Click to Rate and Give Feedback
MSDN
MSDN Library
Windows Search
Windows Search
 Developing Filters for Windows Sear...

  Switch on low bandwidth view
Developing Filters for Windows Search

[This documentation is preliminary and is subject to change.]

Microsoft Windows Search uses filters to extract the content of items for inclusion in a full-text index. You can extend Windows Search to index new or proprietary file types by writing filters to extract the content and property handlers to extract the properties of files. Filters are associated with file types, as denoted by file extensions, MIME types or class identifiers (CLSIDs). While one filter can handle multiple file types, each type works with only one filter.

This topic supplements the IFilter reference and Using Custom Filters with Indexing Service overview topics with information specific to Windows Search.

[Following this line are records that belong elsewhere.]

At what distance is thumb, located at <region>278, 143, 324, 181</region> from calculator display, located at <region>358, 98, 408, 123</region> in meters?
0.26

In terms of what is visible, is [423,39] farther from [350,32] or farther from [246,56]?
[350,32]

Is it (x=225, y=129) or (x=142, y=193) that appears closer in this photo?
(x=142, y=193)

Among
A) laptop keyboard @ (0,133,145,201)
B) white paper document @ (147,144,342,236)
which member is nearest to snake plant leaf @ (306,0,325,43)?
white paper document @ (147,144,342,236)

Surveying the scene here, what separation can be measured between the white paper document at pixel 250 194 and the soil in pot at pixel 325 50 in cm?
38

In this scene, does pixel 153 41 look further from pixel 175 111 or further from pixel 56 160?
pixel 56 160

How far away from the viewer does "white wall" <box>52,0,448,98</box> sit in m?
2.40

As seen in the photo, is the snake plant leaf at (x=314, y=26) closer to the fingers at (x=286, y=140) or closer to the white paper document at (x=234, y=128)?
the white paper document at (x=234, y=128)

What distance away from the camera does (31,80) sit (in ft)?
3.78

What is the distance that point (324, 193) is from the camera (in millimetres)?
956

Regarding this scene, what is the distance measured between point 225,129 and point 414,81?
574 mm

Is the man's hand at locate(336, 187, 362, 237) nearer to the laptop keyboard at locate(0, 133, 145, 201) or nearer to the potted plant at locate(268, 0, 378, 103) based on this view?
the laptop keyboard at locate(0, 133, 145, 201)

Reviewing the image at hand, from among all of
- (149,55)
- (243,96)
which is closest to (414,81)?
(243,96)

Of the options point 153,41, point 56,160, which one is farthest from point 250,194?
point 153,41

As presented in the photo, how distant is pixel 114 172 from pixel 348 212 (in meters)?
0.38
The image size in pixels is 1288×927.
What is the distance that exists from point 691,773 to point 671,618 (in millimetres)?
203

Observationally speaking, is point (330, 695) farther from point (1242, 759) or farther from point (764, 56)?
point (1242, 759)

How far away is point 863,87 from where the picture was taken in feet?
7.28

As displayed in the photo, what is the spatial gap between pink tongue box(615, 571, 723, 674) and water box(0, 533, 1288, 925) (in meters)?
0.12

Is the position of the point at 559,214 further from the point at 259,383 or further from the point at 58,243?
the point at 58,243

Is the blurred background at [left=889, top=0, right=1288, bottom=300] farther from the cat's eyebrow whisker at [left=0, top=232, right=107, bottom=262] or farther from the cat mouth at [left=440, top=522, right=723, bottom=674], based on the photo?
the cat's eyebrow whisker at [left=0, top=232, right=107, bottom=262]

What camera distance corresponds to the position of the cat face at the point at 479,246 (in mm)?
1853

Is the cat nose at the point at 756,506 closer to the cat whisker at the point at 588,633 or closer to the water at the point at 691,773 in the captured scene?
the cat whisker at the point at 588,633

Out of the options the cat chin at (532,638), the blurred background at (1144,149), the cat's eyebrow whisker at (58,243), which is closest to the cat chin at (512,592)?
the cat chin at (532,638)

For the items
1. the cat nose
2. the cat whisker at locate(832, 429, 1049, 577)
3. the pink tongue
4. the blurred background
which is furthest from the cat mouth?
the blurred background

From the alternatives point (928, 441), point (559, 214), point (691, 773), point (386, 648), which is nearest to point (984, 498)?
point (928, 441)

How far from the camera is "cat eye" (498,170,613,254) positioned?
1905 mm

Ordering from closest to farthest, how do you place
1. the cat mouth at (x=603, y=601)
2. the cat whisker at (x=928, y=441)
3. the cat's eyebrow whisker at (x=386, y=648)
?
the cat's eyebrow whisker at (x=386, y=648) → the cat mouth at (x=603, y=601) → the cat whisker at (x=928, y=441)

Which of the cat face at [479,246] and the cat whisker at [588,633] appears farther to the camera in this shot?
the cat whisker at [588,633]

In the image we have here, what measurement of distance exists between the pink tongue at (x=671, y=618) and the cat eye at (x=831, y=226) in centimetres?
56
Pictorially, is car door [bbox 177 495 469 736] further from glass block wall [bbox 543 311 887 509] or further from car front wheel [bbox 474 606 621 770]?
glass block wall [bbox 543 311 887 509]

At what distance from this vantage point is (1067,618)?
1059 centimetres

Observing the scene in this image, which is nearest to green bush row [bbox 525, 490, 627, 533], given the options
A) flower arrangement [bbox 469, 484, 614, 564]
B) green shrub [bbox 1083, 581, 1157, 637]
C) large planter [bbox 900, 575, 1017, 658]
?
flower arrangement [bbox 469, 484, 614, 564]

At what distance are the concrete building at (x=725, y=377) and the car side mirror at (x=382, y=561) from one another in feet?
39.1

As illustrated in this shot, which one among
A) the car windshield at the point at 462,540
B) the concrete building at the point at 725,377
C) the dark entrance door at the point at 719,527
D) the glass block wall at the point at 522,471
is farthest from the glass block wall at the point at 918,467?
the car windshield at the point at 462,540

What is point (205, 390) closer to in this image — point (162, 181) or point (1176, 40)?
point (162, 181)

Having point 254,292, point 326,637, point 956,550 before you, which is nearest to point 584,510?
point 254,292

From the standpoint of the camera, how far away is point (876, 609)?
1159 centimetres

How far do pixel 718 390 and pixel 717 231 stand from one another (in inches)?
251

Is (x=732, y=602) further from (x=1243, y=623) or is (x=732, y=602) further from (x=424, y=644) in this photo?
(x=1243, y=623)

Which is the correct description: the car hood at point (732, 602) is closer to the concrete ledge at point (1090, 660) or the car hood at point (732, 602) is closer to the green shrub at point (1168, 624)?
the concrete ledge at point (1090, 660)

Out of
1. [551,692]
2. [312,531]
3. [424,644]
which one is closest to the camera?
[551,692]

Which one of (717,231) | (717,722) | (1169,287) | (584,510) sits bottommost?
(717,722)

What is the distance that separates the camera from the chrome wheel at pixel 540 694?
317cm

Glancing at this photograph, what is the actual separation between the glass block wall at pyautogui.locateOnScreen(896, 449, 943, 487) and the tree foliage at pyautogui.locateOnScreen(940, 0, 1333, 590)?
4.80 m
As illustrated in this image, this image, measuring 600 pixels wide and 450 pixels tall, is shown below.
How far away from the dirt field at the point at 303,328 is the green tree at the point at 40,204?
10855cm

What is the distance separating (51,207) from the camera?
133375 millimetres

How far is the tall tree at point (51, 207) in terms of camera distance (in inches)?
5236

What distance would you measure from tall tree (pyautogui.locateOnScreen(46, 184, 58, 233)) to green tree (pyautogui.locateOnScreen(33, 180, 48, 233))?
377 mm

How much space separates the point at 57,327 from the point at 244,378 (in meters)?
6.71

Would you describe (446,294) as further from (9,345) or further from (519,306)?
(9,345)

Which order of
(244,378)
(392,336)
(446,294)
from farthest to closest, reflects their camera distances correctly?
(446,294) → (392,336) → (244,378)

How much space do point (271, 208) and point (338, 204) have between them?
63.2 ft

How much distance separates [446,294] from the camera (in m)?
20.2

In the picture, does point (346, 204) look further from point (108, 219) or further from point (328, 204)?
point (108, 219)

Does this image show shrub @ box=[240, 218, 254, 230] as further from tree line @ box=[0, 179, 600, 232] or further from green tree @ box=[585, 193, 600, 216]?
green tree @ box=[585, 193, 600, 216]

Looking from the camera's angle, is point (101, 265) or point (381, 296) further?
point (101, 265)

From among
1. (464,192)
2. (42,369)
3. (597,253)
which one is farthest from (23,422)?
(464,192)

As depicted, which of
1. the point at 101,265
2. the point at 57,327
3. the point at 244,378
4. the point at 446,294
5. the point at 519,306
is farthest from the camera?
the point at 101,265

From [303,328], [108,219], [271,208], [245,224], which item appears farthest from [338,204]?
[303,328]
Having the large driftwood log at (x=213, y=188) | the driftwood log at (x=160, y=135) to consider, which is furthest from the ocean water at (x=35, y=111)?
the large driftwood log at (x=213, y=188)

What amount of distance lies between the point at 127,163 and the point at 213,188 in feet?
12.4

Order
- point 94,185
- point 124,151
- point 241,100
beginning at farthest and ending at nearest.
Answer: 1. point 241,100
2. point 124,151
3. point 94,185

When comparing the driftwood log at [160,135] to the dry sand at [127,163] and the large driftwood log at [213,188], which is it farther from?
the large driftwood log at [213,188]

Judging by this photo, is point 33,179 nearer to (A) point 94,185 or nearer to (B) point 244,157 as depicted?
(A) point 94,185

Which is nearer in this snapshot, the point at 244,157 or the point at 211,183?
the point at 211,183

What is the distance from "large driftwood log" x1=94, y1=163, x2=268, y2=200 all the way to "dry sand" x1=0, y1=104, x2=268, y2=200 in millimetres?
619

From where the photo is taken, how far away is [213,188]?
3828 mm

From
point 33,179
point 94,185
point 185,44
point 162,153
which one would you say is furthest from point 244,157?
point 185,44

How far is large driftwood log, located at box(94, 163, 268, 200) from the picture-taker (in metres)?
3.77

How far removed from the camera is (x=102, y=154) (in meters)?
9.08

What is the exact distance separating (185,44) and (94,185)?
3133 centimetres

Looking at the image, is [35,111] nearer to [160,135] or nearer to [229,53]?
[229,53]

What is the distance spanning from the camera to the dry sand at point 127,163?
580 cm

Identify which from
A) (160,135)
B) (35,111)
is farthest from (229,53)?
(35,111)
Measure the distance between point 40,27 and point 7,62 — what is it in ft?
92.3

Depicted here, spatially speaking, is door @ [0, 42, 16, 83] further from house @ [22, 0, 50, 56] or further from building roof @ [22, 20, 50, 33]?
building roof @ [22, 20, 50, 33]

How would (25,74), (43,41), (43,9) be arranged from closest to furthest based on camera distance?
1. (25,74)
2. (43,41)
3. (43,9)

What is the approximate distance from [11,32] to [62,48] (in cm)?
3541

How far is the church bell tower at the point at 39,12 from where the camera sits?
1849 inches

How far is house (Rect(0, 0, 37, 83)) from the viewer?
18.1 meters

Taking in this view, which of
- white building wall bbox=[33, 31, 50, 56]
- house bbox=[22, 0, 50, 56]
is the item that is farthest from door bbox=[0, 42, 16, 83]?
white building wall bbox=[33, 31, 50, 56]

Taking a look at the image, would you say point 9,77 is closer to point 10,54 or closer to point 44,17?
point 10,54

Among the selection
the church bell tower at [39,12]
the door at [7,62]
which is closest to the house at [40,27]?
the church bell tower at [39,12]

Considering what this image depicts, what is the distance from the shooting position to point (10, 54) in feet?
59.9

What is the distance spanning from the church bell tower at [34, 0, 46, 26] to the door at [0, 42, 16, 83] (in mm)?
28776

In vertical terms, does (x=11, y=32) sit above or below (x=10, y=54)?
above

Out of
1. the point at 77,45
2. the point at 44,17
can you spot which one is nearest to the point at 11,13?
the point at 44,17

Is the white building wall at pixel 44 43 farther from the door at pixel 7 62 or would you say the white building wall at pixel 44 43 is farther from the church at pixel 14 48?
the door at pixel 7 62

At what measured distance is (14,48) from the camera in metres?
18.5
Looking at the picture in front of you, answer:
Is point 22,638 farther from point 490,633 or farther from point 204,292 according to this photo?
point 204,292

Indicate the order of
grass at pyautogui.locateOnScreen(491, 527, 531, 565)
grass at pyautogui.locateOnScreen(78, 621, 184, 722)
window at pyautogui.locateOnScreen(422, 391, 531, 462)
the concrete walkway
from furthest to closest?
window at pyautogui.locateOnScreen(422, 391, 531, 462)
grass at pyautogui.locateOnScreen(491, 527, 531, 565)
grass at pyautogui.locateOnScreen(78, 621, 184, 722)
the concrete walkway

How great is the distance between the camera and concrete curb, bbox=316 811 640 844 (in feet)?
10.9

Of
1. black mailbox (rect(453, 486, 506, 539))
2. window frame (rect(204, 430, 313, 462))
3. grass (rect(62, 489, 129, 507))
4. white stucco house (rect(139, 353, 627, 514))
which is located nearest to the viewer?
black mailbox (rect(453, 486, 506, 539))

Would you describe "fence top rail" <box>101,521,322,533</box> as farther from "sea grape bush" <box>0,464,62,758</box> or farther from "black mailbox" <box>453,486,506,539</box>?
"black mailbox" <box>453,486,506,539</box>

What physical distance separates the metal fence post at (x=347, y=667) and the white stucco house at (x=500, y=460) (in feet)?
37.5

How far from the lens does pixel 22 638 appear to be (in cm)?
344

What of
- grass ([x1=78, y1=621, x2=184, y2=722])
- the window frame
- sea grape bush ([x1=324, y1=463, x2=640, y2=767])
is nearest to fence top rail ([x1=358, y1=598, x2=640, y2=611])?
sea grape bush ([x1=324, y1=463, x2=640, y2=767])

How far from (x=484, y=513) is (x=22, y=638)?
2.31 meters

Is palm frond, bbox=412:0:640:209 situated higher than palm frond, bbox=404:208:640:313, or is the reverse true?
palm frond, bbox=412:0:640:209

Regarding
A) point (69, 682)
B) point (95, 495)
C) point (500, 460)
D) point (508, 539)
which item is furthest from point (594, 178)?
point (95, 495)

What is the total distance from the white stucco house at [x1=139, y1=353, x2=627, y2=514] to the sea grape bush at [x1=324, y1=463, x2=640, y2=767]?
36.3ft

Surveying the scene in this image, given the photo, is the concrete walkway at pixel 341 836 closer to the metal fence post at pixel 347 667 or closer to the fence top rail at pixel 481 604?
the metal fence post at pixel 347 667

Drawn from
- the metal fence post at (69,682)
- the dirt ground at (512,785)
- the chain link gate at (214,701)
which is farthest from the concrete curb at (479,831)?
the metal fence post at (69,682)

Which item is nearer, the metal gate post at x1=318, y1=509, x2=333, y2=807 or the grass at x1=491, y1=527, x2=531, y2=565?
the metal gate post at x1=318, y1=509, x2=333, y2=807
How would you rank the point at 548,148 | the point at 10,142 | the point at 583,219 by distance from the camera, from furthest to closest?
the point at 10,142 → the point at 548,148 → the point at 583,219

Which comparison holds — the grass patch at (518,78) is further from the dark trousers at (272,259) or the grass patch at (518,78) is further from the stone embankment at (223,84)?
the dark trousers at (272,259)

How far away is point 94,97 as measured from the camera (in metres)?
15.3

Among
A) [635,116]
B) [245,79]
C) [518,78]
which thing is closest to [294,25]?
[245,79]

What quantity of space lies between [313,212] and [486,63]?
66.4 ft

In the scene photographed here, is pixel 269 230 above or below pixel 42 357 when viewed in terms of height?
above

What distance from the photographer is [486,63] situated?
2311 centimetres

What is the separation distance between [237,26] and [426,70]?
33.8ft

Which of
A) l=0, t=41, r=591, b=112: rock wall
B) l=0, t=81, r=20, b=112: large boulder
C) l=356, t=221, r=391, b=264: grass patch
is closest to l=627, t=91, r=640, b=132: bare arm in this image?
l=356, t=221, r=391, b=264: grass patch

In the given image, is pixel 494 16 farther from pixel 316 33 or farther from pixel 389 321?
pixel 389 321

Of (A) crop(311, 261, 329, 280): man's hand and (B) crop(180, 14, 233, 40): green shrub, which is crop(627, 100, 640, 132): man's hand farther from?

Please read the aforementioned documentation before you begin.

This topic contains the following sections:

 

Indexing Service-Specific Implementation Information

The following information found in the Indexing Service IFilter documentation is not applicable to writing filters for Windows Search or Windows Vista:

  • Windows Search does not supply the same helper functions as Indexing Service.
  • Filters for Indexing Service run in the protocol host process (cidaemon.exe) under the Local System security context, while filters for Windows Search run in a filter isolation process (SearchFilterHost.exe) under the Local System security context with restricted rights.

In this filter isolation process, a number of rights are removed:

  • Restricted Code
  • Everyone
  • Local
  • Interactive
  • Authenticated Users
  • Built-in Users
  • Users' security identifier (SID)

The removal of these rights means the filter does not have access to the disk system or network or to any user interface or clipboard functions. Furthermore, the isolation process runs under a job object that prevents child processes from being created and imposes a 100 MB limit on the working set. The filter host isolation process increases the stability of the indexing platform, due to the possibility of incorrectly implemented 3rd party IFilters.

 

Windows Search-Specific Implementation Information

Implementation Information for Windows 7

In Windows 7 and later, there is new behavior when registering an IFilter, property handler, or new extension. When a new property handler and/or IFilter is installed, files with the corresponding extensions are automatically re-indexed.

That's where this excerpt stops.